Opdracht 1:
Haal uit het fragment over de tuchtklacht het stuk van "1.2    Bij e-mail" tot en met "(tucht)zittingen als daarbuiten." woord voor woord over.
Opdracht 2:
Op welke datum diende klager volgens het fragment over de tuchtklacht een klacht in bij de deken?
Opdracht 3:
Zet de alinea die begint met "De klacht houdt, zakelijk weergegeven" uit het fragment over de tuchtklacht om in een korte opsomming met de belangrijkste feiten.

Gekozen fragment:
---

1.2    Bij e-mail van 13 december 2019 heeft de advocaat van klager verweerder onder meer geschreven:

“Client wordt al vijf jaar voortdurende vals en ongefundeerd beschuldigd. (…) Hierdoor is voor cliënt de maat vol en heeft hij het volgende aangegeven:

•    Client wil dat uw cliënte schriftelijk verklaard dat alle verklaringen over mijn cliënt, schriftelijk en mondeling, van de kinderen rondom de scheiding niet op feiten gebaseerd waren en met name over het vermeende alcoholisme, het vermeende seksueel grensoverschrijdend gedrag en de vermeende incest.

•    Client wil dat uw cliënte schriftelijk verklaart dat zij dergelijke beschuldigingen uit naam van de kinderen naar hem toe niet meer zal doen, zowel niet tijdens (tucht)zittingen als daarbuiten.

•    Client wil dat uw cliënte (schriftelijk) haar huidige advocaat en alle eventueel toekomstige advocaten de instructie geeft om mijn cliënt niet meer te belasteren met dat soort valse beschuldigingen, zowel tijdens als buiten (tucht)rechtszittingen. (…)

•    Client wil dat [verweerder] schriftelijk verklaart dat hij mijn cliënt niet meer zal betitelen/neerzetten als ‘verkrachter’, noch pleger van seksueel grensoverschrijdend gedrag richting zijn dochters, noch alcoholist, noch enige andere betiteling die niet op feiten berust, zowel tijdens rechtszittingen als daarbuiten. Niet uit naam van [de vrouw] noch op eigen gezag.

•    Client wil dat [verweerder] schriftelijk verklaart ook geen insinuaties en of toespelingen in die richting zal maken, zowel niet tijdens als buiten (tucht)rechtszittingen en dat hij tevens verklaart dat de eerdere beweringen en insinuaties in die richtingen niet op feiten gebaseerd waren.”

1.3    Op 16 december 2019 heeft klager bij de deken een (vijftiende) klacht ingediend over verweerder.

2    KLACHT

2.1    De klacht houdt, zakelijk weergegeven, in dat verweerder tuchtrechtelijk verwijtbaar heeft gehandeld als bedoeld in artikel 46 Advocatenwet doordat hij klager voortdurend belastert door klager ten onrechte te beschuldigen van verkrachting, incest, alcoholisme en fraude.

---

Ruwe gegevens:
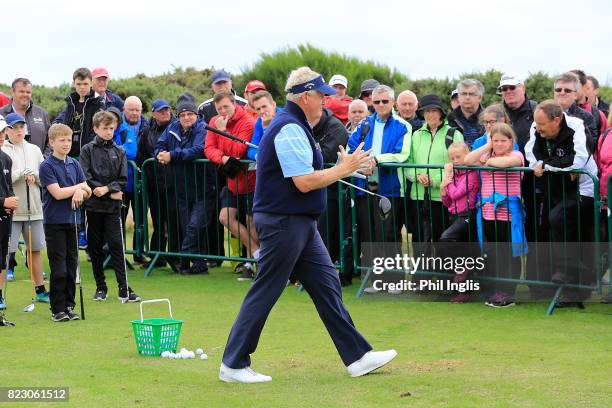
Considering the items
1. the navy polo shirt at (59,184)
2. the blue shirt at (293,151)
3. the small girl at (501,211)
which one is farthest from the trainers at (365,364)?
the navy polo shirt at (59,184)

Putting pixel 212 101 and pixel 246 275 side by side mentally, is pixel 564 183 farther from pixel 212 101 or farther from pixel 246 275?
pixel 212 101

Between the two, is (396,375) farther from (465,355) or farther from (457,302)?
(457,302)

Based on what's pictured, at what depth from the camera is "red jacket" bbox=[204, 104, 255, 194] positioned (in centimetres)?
1366

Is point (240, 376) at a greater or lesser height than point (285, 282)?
lesser

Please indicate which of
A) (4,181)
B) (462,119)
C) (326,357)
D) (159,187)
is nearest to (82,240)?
(159,187)

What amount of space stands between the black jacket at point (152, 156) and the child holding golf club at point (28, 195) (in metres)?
2.41

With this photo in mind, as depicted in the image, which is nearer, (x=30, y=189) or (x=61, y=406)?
(x=61, y=406)

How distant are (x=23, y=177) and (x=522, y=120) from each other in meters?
5.65

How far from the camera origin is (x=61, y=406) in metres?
7.36

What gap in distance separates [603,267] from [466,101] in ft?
8.60

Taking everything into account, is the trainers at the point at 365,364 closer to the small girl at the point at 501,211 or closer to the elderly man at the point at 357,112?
the small girl at the point at 501,211

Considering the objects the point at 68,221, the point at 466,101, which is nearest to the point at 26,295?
the point at 68,221

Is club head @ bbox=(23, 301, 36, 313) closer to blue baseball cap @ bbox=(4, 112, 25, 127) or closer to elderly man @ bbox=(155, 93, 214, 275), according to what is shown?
blue baseball cap @ bbox=(4, 112, 25, 127)

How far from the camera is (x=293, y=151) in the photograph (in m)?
7.81
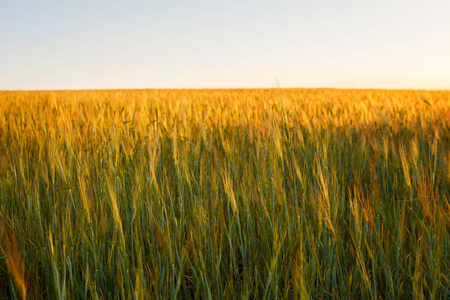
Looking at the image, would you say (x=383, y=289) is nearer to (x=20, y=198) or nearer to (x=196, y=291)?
(x=196, y=291)

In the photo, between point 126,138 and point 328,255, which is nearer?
point 328,255

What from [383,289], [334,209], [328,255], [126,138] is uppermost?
[126,138]

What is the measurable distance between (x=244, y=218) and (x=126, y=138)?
2.83 ft

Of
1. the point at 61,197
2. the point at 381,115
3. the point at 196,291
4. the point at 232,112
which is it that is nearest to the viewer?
the point at 196,291

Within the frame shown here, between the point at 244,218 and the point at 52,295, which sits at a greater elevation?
the point at 244,218

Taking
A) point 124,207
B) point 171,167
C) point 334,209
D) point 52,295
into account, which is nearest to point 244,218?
point 334,209

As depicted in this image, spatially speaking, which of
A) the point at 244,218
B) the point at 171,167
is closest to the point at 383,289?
the point at 244,218

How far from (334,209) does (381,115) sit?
5.42 feet

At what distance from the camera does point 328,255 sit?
0.90 meters

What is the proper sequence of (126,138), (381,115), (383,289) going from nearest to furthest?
(383,289), (126,138), (381,115)

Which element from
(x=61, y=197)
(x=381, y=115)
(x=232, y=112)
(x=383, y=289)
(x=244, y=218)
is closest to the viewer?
(x=383, y=289)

---

Verwacht antwoord 1:
1.2    Bij e-mail van 13 december 2019 heeft de advocaat van klager verweerder onder meer geschreven:

“Client wordt al vijf jaar voortdurende vals en ongefundeerd beschuldigd. (…) Hierdoor is voor cliënt de maat vol en heeft hij het volgende aangegeven:

•    Client wil dat uw cliënte schriftelijk verklaard dat alle verklaringen over mijn cliënt, schriftelijk en mondeling, van de kinderen rondom de scheiding niet op feiten gebaseerd waren en met name over het vermeende alcoholisme, het vermeende seksueel grensoverschrijdend gedrag en de vermeende incest.

•    Client wil dat uw cliënte schriftelijk verklaart dat zij dergelijke beschuldigingen uit naam van de kinderen naar hem toe niet meer zal doen, zowel niet tijdens (tucht)zittingen als daarbuiten.

Verwacht antwoord 2:
Op 16 december 2019.

Verwacht antwoord 3:
- Verweerder zou tuchtrechtelijk verwijtbaar hebben gehandeld, zoals bedoeld in artikel 46 Advocatenwet.
- Hij zou klager voortdurend belasteren.
- Dat zou hij doen door klager ten onrechte te beschuldigen van verkrachting, incest, alcoholisme en fraude.